Cemig: Márcio Nunes indicado à presidência; Peixoto vai para o Conselho
O acionista controlador da Cemig indicou Márcio Augusto Vasconcelos Nunes para a presidência da companhia, em uma mudança que ocorre pouco mais de três meses após a posse do então presidente Alexandre Ramos Peixoto. Peixoto, por sua vez, foi indicado para os cargos de conselheiro e presidente do Conselho de Administração, com as movimentações ainda sujeitas aos ritos de governança da estatal.
O acionista controlador da Cemig, o Estado de Minas Gerais, indicou Márcio Augusto Vasconcelos Nunes para assumir a presidência da companhia.
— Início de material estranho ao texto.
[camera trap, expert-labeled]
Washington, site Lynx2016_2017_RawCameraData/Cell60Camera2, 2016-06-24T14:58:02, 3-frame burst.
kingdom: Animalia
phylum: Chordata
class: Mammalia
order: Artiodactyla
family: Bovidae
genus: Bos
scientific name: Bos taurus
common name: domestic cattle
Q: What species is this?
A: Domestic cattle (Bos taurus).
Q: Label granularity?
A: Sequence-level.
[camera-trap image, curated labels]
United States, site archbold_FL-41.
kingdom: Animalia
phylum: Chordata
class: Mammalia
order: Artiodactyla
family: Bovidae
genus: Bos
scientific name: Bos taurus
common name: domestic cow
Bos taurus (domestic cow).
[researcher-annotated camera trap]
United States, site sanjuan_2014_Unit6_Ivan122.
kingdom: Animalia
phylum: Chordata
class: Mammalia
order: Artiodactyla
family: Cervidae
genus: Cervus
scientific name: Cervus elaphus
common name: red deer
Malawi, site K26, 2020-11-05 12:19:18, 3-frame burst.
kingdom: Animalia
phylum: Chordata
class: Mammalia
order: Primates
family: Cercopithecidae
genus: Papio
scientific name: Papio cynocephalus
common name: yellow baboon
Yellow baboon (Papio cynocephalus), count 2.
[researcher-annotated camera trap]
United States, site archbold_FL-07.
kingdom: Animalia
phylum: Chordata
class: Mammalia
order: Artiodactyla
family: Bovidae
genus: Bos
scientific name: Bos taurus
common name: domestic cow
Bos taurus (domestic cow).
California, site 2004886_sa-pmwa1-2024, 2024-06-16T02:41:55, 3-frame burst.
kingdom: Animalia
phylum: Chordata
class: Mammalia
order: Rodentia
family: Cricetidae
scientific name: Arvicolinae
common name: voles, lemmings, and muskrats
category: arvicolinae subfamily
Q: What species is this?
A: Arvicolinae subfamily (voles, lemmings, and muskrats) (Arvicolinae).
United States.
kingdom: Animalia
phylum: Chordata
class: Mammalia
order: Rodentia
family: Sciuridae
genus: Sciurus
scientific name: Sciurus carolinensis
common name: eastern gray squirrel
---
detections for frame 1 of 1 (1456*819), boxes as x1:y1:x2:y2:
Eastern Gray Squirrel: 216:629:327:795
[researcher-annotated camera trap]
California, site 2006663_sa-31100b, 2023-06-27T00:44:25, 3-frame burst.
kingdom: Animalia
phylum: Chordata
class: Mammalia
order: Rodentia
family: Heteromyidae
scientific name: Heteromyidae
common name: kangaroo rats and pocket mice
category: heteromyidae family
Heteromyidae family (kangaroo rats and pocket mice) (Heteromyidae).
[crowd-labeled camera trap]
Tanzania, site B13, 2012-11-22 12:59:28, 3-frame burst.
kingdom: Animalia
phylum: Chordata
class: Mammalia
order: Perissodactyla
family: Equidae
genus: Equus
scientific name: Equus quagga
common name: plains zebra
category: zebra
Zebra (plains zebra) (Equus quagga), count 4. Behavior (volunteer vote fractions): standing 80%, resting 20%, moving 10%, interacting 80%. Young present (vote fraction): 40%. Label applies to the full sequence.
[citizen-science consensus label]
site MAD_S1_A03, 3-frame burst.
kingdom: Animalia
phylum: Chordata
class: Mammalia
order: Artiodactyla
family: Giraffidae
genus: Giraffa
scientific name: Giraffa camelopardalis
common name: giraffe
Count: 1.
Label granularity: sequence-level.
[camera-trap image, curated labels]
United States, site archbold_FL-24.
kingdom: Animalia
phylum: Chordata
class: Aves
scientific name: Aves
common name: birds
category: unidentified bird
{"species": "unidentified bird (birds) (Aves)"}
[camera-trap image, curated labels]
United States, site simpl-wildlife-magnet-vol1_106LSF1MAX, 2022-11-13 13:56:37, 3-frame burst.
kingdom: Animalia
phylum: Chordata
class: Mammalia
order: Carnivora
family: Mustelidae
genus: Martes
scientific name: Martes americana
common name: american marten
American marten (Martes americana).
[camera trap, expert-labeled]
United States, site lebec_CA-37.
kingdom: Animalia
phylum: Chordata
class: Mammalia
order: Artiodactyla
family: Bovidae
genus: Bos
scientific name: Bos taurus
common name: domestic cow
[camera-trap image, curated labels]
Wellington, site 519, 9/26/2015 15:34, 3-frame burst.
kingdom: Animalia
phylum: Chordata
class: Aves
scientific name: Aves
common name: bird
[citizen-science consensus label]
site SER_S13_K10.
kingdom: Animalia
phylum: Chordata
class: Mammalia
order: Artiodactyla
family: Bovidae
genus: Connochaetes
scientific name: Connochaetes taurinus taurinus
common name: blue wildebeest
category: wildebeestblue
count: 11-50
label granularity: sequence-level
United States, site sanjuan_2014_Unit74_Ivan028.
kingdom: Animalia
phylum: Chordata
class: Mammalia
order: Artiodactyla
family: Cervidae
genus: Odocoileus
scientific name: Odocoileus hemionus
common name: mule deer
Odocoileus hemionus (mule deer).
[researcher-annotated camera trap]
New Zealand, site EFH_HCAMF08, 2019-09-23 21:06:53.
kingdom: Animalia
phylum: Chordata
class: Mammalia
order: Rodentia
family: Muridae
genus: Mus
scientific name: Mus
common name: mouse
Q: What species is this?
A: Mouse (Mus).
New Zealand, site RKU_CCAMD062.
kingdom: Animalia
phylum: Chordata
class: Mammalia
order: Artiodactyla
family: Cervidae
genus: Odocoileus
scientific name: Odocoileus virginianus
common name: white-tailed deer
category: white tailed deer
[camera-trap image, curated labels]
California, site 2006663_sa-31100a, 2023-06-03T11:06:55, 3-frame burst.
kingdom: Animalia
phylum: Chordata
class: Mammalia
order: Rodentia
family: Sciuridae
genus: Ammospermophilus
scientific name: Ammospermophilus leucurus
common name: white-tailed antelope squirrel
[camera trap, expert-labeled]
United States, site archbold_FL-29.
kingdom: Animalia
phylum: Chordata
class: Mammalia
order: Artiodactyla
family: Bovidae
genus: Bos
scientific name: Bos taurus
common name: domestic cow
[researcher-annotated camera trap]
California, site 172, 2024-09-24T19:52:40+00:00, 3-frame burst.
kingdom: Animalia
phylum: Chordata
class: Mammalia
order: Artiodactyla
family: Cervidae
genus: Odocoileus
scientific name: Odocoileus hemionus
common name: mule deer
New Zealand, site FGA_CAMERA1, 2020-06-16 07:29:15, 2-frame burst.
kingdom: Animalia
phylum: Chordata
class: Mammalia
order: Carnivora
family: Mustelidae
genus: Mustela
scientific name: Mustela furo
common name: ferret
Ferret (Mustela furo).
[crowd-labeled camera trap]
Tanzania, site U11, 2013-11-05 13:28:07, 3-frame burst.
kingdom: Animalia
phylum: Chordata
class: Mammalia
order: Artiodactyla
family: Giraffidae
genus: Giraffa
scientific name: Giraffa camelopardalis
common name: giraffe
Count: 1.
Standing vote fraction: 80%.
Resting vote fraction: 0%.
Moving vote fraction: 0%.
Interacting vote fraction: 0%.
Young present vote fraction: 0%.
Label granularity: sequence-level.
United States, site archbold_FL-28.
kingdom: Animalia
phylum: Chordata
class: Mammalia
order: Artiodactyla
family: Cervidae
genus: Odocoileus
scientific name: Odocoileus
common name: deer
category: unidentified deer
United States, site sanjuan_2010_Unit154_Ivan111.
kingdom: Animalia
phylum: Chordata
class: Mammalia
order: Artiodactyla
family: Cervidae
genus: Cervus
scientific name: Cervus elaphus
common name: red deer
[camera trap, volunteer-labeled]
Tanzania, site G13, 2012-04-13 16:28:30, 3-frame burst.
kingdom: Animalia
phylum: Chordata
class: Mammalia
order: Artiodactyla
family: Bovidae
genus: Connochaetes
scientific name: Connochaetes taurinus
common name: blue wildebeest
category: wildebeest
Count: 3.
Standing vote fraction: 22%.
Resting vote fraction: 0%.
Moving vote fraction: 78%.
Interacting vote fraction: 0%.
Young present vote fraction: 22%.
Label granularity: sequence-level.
A movimentação, comunicada via Fato Relevante na última sexta-feira (28), ocorre pouco mais de três meses após a posse do então presidente Alexandre Ramos Peixoto, que agora foi indicado para os cargos de conselheiro e presidente do Conselho de Administração da estatal.
Além de Peixoto, Sérgio Pessoa de Paula Castro, ex-vice-presidente jurídico da Cemig, também foi indicado para uma cadeira no Conselho de Administração. As indicações alteram a composição estabelecida na Assembleia Geral Ordinária de abril de 2026, que elegeu um mandato unificado de dois anos para o colegiado.
As indicações para a presidência e o Conselho de Administração ainda estão sujeitas aos procedimentos de governança previstos na legislação vigente e no Estatuto Social da companhia. Márcio Augusto Vasconcelos Nunes passará por um processo interno junto ao Conselho de Administração antes de ser oficializado no cargo de presidente, e o colegiado deverá aprovar as indicações e eleger os novos presidentes, conforme o estatuto.
Interlocutores do setor atribuem a mudança na presidência da Cemig a um pleito da Federação União Progressista (União Brasil e PP) em troca de apoio político, o que, para eles, evidencia a influência de grupos políticos na gestão da estatal.
O mercado e os investidores tendem a monitorar de perto a sucessão, pois incertezas relacionadas à governança podem impactar a percepção sobre o desempenho das ações e a distribuição de dividendos. O Safra, por exemplo, já alertou que essas incertezas, somadas aos elevados investimentos planejados pela Cemig para 2026, de aproximadamente R$ 6,7 bilhões, podem pressionar a companhia.
O plano de investimentos da Cemig para 2026 prevê R$ 5,27 bilhões para distribuição, R$ 375 milhões para geração distribuída e R$ 227 milhões para gás natural. A continuidade e a execução desses projetos estratégicos serão um ponto de atenção para a nova gestão, dada a relevância para a qualidade do serviço e futuras revisões tarifárias.
Em um contexto distinto, mas positivo para a Cemig, o Ministério de Minas e Energia (MME) prorrogou por mais 30 anos a concessão da Usina Hidrelétrica Sá Carvalho, de 78 MW, operada pela companhia. A decisão, publicada no Diário Oficial em 28 de agosto de 2026, representa uma notícia favorável em termos de continuidade operacional e lastro para a empresa.